[Israel.pm] Memory problem - Loading big files

Shlomi Fish shlomif at iglu.org.il
Thu Jun 19 05:01:30 PDT 2008


On Tuesday 17 June 2008, Assaf Gordon wrote:
> Hello all,
>
> I'm having problems loading big files into memory - maybe you could help
> me solve them.
>
> My data file is a big (~250MB) text file, with eight tab-separated
> fields. I want to load the entire file into a list.

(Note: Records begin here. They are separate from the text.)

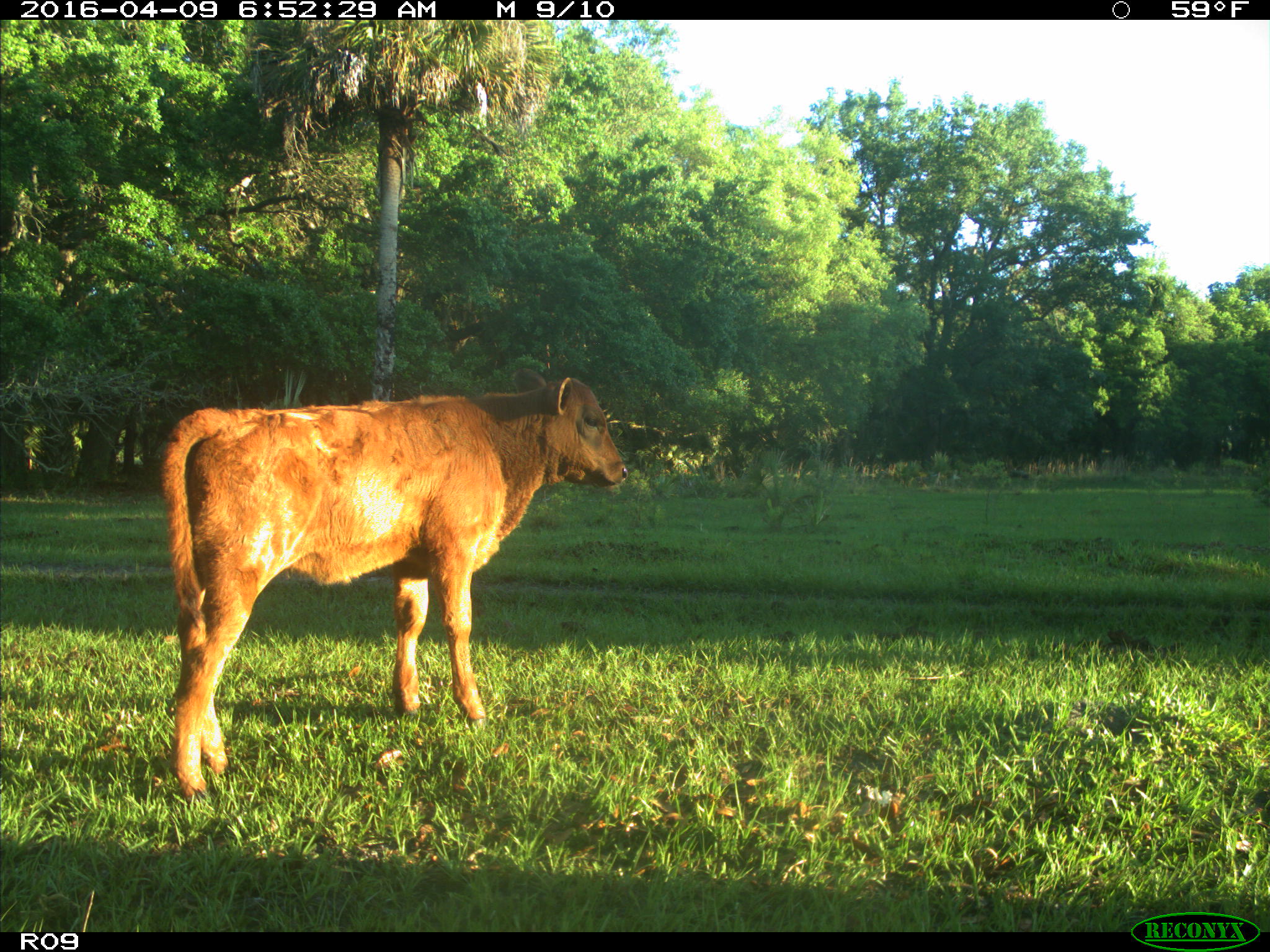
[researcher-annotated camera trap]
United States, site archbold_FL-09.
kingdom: Animalia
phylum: Chordata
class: Mammalia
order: Artiodactyla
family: Bovidae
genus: Bos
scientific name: Bos taurus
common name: domestic cow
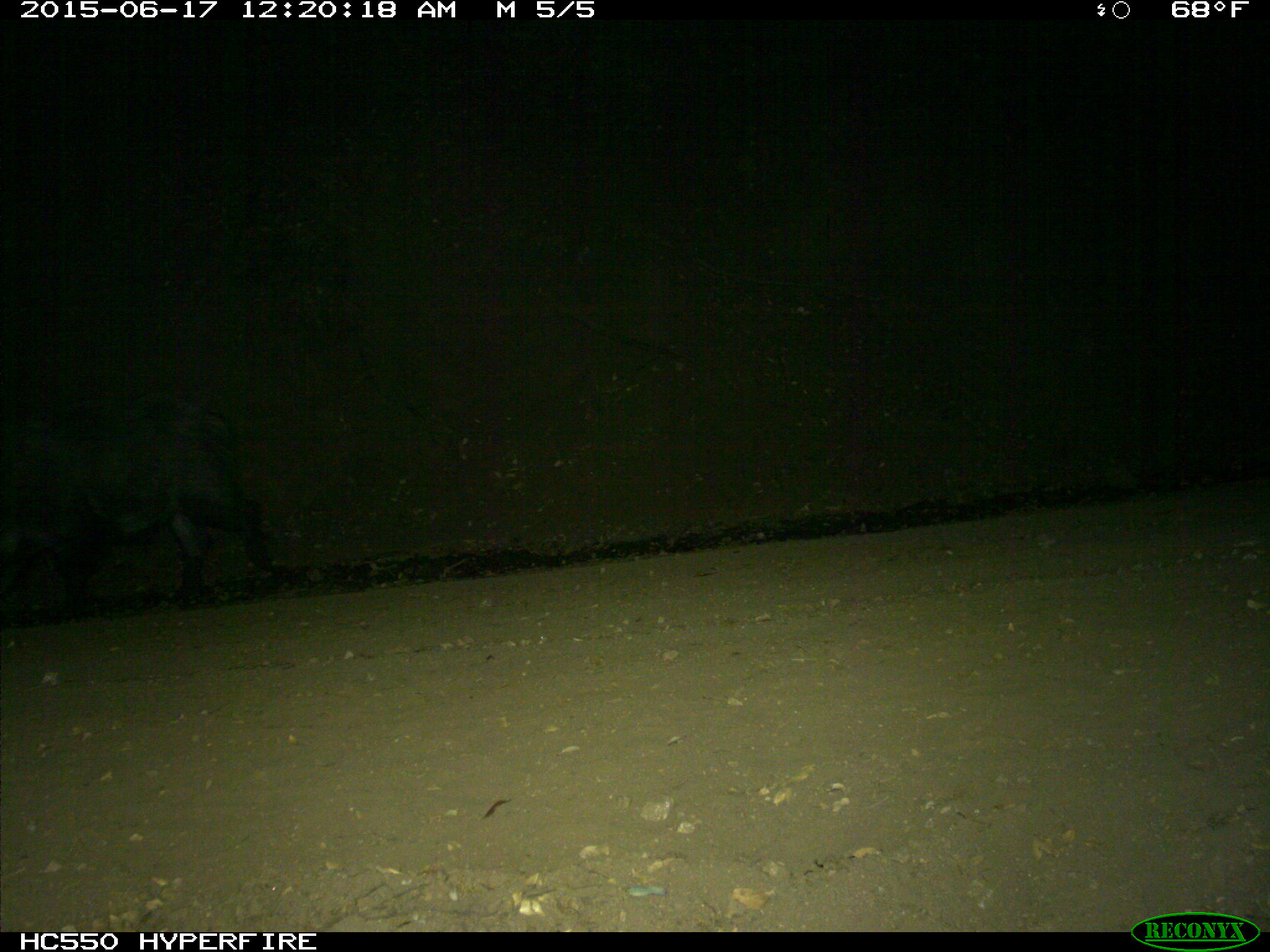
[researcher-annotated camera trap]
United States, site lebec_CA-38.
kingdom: Animalia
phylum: Chordata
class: Mammalia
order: Artiodactyla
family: Suidae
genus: Sus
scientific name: Sus scrofa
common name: wild boar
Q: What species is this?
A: Sus scrofa (wild boar).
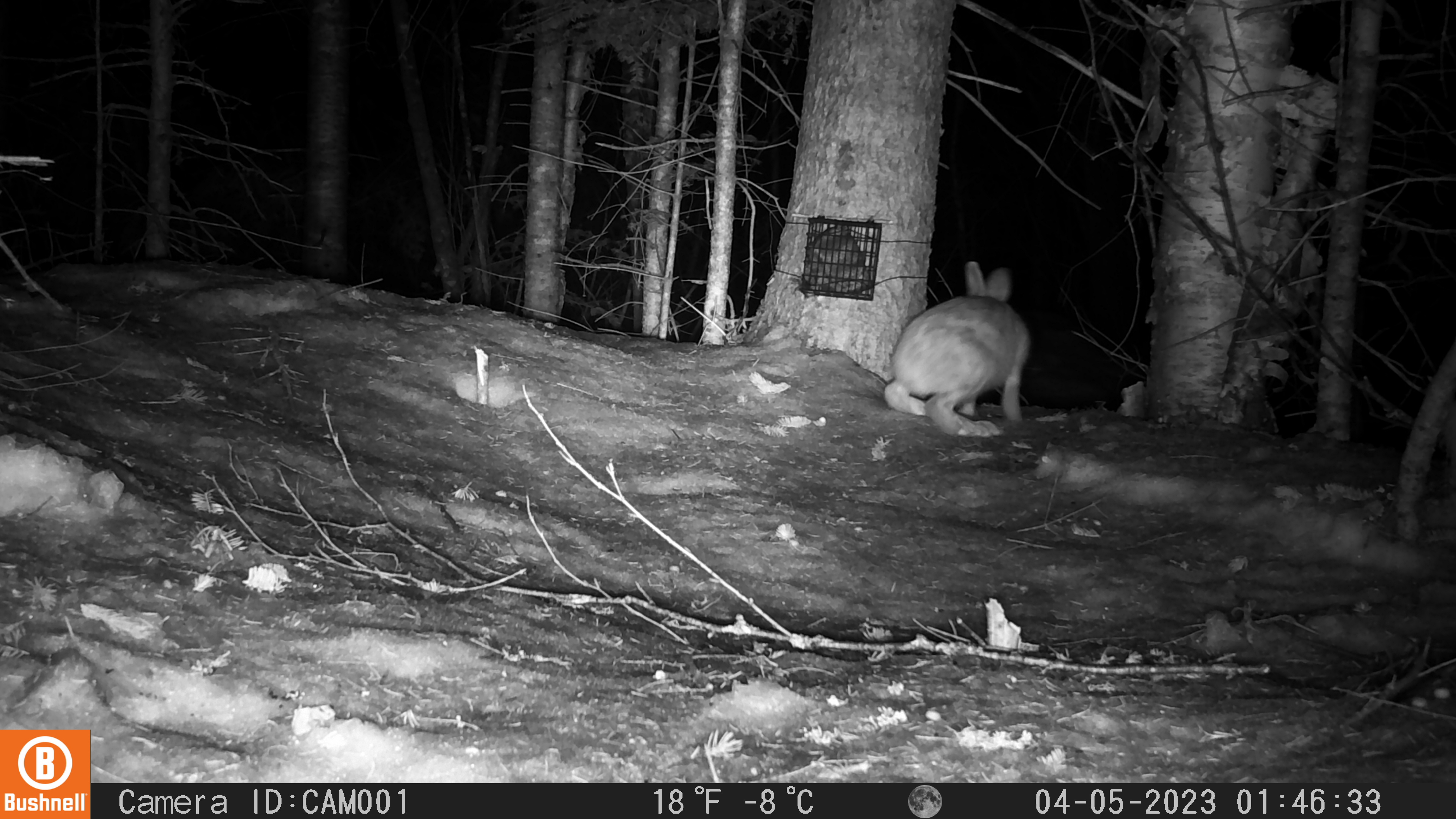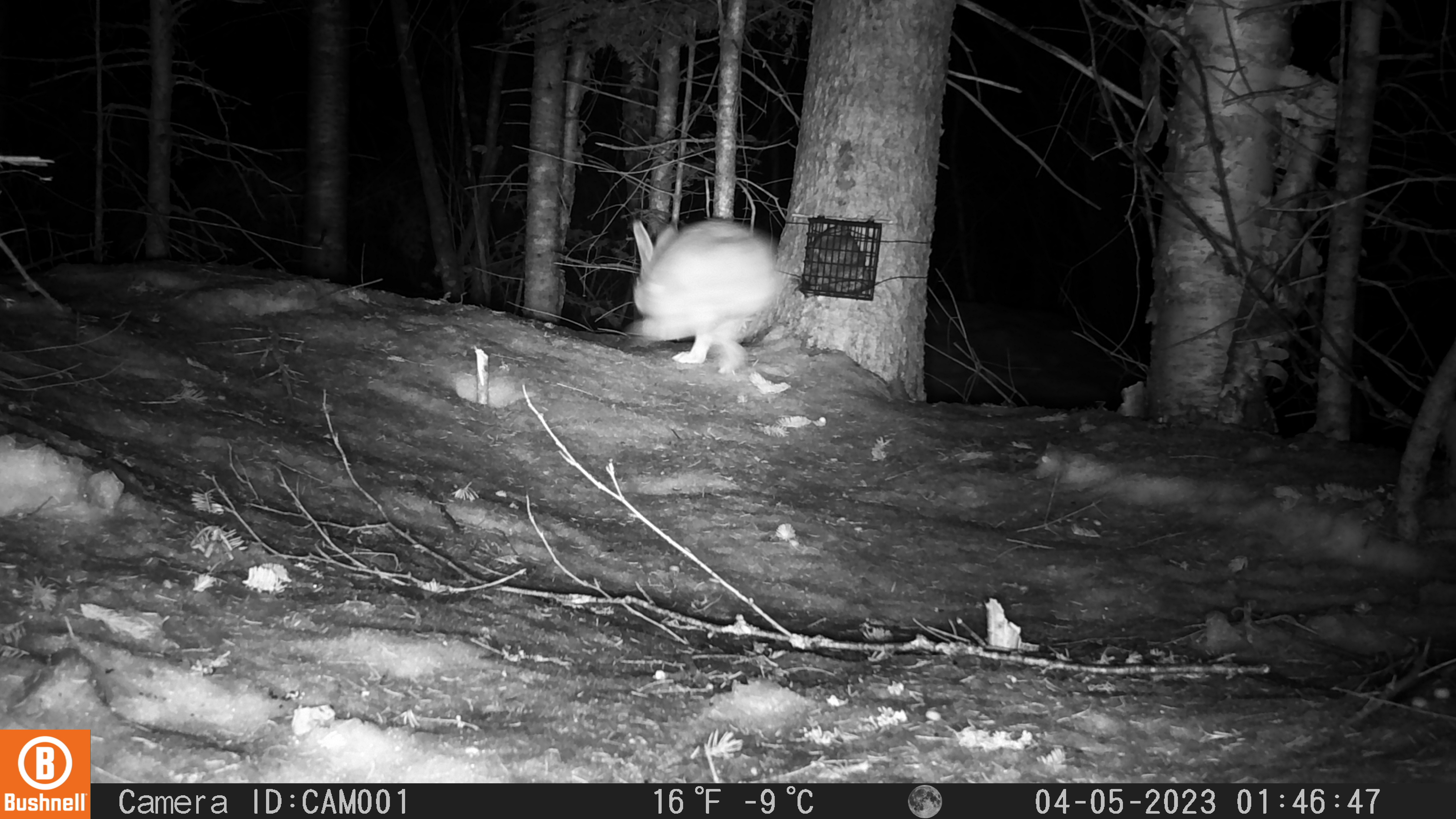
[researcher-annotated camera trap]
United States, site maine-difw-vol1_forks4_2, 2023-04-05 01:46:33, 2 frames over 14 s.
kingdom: Animalia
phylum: Chordata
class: Mammalia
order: Lagomorpha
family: Leporidae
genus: Lepus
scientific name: Lepus americanus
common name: snowshoe hare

Perl has a lot of overhead on its data-structures. So it may run out of memory 
with such large data. I suggest you use some kind of database instead:

* http://www.postgresql.org/ - a client/server SQL database (MySQL is not 
recommended due to http://www.shlomifish.org/open-source/anti/mysql/ ).

* http://www.sqlite.org/ - a file-based SQL database. Public Domain.

* http://www.oracle.com/technology/products/berkeley-db/index.html - Berkeley 
DB - a simple key/value-based database. (GPL-like licence).

* http://freshmeat.net/projects/tokyocabinet/ - an LGPLed database that seems 
similar to BDB. (I did not test it yet).

>
> I've narrowed down the code into this:
> -------------
> #!/usr/bin/perl
> use strict;
> use warnings;
> use Data::Dumper;
> use Devel::Size qw (size total_size);
>
> my @probes;
> while (<>) {
> 	my @fields = split(/\s+/);
> 	push @probes, \@fields;
> }
>
> print "size = ", size(\@probes),"\n";
> print "total size= ", total_size(\@probes),"\n";
> print "data size = ", total_size(\@probes)- size(\@probes),"\n";
> print Dumper(\@probes),"\n";
> ------------
> (Can't get any simpler than that, right?)
>
> But when I run the program, the perl process consumes 2.5GB of memory,
> prints "out of memory" and stops.

That is expected.

>
> I know that perl isn't the most efficient memory consumer, but surely
> there's a way to do it...

You can try using perltie games - http://perldoc.perl.org/perltie.html , but I 
would recommend against it. Just use a database, or possibly use a C 
extension with hand-crafted memory allocation.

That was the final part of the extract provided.